::: DATA

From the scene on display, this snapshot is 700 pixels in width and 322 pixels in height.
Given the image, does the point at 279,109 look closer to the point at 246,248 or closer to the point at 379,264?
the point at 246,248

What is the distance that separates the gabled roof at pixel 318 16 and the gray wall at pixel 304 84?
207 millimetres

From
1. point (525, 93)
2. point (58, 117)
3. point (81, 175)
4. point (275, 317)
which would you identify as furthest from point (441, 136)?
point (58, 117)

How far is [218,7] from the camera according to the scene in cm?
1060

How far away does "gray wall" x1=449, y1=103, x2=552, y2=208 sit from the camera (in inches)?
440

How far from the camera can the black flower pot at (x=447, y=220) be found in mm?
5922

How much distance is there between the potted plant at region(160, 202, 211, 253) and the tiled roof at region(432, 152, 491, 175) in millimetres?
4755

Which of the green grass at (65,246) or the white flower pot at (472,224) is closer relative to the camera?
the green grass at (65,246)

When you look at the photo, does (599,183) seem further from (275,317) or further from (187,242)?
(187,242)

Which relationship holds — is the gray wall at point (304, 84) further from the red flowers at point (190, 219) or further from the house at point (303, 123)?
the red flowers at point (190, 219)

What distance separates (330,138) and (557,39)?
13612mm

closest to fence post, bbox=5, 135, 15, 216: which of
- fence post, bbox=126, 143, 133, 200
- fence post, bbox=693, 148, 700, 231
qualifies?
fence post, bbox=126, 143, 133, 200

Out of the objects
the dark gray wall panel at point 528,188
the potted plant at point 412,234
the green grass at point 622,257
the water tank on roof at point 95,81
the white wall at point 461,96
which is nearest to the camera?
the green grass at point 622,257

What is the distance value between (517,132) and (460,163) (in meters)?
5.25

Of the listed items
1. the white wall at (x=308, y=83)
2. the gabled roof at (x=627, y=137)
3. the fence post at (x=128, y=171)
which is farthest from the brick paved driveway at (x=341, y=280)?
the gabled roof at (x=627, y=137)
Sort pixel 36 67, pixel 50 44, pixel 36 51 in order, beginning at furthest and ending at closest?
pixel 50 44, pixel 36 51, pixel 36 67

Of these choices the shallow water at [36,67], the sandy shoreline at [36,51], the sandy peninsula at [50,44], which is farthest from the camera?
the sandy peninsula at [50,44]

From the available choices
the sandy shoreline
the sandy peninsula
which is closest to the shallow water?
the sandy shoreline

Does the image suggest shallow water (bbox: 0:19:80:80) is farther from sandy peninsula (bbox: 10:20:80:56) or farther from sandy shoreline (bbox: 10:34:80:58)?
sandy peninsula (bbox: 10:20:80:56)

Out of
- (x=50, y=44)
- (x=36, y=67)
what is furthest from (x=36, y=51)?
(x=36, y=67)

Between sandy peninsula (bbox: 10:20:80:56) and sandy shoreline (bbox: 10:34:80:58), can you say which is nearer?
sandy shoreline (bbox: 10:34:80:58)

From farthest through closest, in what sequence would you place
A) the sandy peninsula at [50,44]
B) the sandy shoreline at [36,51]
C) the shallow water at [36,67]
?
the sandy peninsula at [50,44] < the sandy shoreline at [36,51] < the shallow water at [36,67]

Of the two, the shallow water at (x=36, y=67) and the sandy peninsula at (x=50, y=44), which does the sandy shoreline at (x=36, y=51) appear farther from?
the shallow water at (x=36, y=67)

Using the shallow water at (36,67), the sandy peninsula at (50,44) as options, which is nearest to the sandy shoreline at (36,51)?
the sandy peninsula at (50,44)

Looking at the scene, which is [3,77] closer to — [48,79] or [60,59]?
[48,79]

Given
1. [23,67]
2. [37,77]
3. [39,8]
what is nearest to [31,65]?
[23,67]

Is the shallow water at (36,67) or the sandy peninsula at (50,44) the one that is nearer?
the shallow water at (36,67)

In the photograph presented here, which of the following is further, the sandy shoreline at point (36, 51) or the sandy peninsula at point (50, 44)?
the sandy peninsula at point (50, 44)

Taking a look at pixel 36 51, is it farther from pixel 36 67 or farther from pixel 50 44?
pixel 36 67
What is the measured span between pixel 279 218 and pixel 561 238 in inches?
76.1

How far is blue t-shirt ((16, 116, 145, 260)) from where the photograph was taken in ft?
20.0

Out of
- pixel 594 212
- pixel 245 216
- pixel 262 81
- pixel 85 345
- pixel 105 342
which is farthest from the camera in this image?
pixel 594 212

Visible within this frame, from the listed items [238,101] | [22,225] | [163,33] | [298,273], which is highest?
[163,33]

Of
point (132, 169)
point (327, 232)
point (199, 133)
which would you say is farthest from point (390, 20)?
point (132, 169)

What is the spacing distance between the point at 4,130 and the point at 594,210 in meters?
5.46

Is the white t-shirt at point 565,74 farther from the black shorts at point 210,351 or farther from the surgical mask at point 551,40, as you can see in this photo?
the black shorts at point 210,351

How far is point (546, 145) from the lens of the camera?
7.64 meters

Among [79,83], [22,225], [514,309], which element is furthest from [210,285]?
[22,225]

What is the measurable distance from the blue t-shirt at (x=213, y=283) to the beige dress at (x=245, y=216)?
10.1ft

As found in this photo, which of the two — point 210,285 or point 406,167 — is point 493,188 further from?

::::::

* REQUIREMENTS *
Reproduce the entries above in full, verbatim.

* THE COMPLETED TASK *
From the scene on display, this snapshot is 700 pixels in width and 322 pixels in height.
Given the image, does the point at 279,109 look closer to the point at 246,248 or closer to the point at 379,264?
the point at 246,248

What is the distance that separates the gabled roof at pixel 318 16 and the gray wall at pixel 304 84?
207 millimetres

From
1. point (525, 93)
2. point (58, 117)
3. point (81, 175)
4. point (275, 317)
which would you identify as furthest from point (441, 136)?
point (58, 117)

How far is [218,7] from the camera according to the scene in cm?
1060

How far away does "gray wall" x1=449, y1=103, x2=552, y2=208 sit from the camera (in inches)?
440

How far from the camera can the black flower pot at (x=447, y=220) be found in mm?
5922

How much distance is there between the potted plant at region(160, 202, 211, 253) and the tiled roof at region(432, 152, 491, 175) in millimetres?
4755

Which of the green grass at (65,246) or the white flower pot at (472,224) is closer relative to the camera?
the green grass at (65,246)

When you look at the photo, does (599,183) seem further from (275,317) or further from (187,242)?
(187,242)

Which relationship holds — is the gray wall at point (304, 84) further from the red flowers at point (190, 219) or further from the house at point (303, 123)?
the red flowers at point (190, 219)

What distance separates (330,138) and (557,39)?
13612mm

closest to fence post, bbox=5, 135, 15, 216: which of
- fence post, bbox=126, 143, 133, 200
- fence post, bbox=693, 148, 700, 231
qualifies?
fence post, bbox=126, 143, 133, 200

Out of the objects
the dark gray wall panel at point 528,188
the potted plant at point 412,234
the green grass at point 622,257
the water tank on roof at point 95,81
the white wall at point 461,96
which is nearest to the camera?
the green grass at point 622,257

What is the distance value between (517,132) and (460,163) (in meters)?
5.25

Of the listed items
1. the white wall at (x=308, y=83)
2. the gabled roof at (x=627, y=137)
3. the fence post at (x=128, y=171)
which is farthest from the brick paved driveway at (x=341, y=280)?
the gabled roof at (x=627, y=137)
Sort pixel 36 67, pixel 50 44, pixel 36 51 in order, beginning at furthest and ending at closest?
pixel 50 44, pixel 36 51, pixel 36 67

Of these choices the shallow water at [36,67], the sandy shoreline at [36,51], the sandy peninsula at [50,44], which is farthest from the camera?
the sandy peninsula at [50,44]

From the available choices
the sandy shoreline
the sandy peninsula
which is closest to the shallow water?
the sandy shoreline

Does the image suggest shallow water (bbox: 0:19:80:80) is farther from sandy peninsula (bbox: 10:20:80:56) or farther from sandy shoreline (bbox: 10:34:80:58)?
sandy peninsula (bbox: 10:20:80:56)

Out of
- (x=50, y=44)
- (x=36, y=67)
what is furthest from (x=36, y=51)?
(x=36, y=67)

Between sandy peninsula (bbox: 10:20:80:56) and sandy shoreline (bbox: 10:34:80:58), can you say which is nearer?
sandy shoreline (bbox: 10:34:80:58)

From farthest through closest, in what sequence would you place
A) the sandy peninsula at [50,44]
B) the sandy shoreline at [36,51]
C) the shallow water at [36,67]
?
the sandy peninsula at [50,44] < the sandy shoreline at [36,51] < the shallow water at [36,67]

Of the two, the shallow water at (x=36, y=67) and the sandy peninsula at (x=50, y=44), which does the sandy shoreline at (x=36, y=51) appear farther from?
the shallow water at (x=36, y=67)

Using the shallow water at (36,67), the sandy peninsula at (50,44) as options, which is nearest to the sandy shoreline at (36,51)?
the sandy peninsula at (50,44)

Looking at the scene, which is [3,77] closer to — [48,79] or [60,59]?
[48,79]

Given
1. [23,67]
2. [37,77]
3. [39,8]
what is nearest to [31,65]?
[23,67]

Is the shallow water at (36,67) or the sandy peninsula at (50,44) the one that is nearer?
the shallow water at (36,67)

In the photograph presented here, which of the following is further, the sandy shoreline at point (36, 51) or the sandy peninsula at point (50, 44)?
the sandy peninsula at point (50, 44)

Taking a look at pixel 36 51, is it farther from pixel 36 67 or farther from pixel 50 44?
pixel 36 67
What is the measured span between pixel 279 218 and pixel 561 238 in inches?
76.1

How far is blue t-shirt ((16, 116, 145, 260)) from where the photograph was taken in ft?
20.0

Out of
- pixel 594 212
- pixel 245 216
- pixel 262 81
- pixel 85 345
- pixel 105 342
which is farthest from the camera in this image?
pixel 594 212

Visible within this frame, from the listed items [238,101] | [22,225] | [163,33] | [298,273], which is highest?
[163,33]

Of
point (132, 169)
point (327, 232)
point (199, 133)
which would you say is farthest from point (390, 20)?
point (132, 169)

What is the spacing distance between the point at 4,130 and the point at 594,210 in meters?
5.46

Is the white t-shirt at point 565,74 farther from the black shorts at point 210,351 or farther from the surgical mask at point 551,40, as you can see in this photo?
the black shorts at point 210,351

How far is point (546, 145) from the lens of the camera?
7.64 meters

Among [79,83], [22,225], [514,309], which element is furthest from [210,285]?
[22,225]

What is the measurable distance from the blue t-shirt at (x=213, y=283) to the beige dress at (x=245, y=216)?
10.1ft

As found in this photo, which of the two — point 210,285 or point 406,167 — is point 493,188 further from?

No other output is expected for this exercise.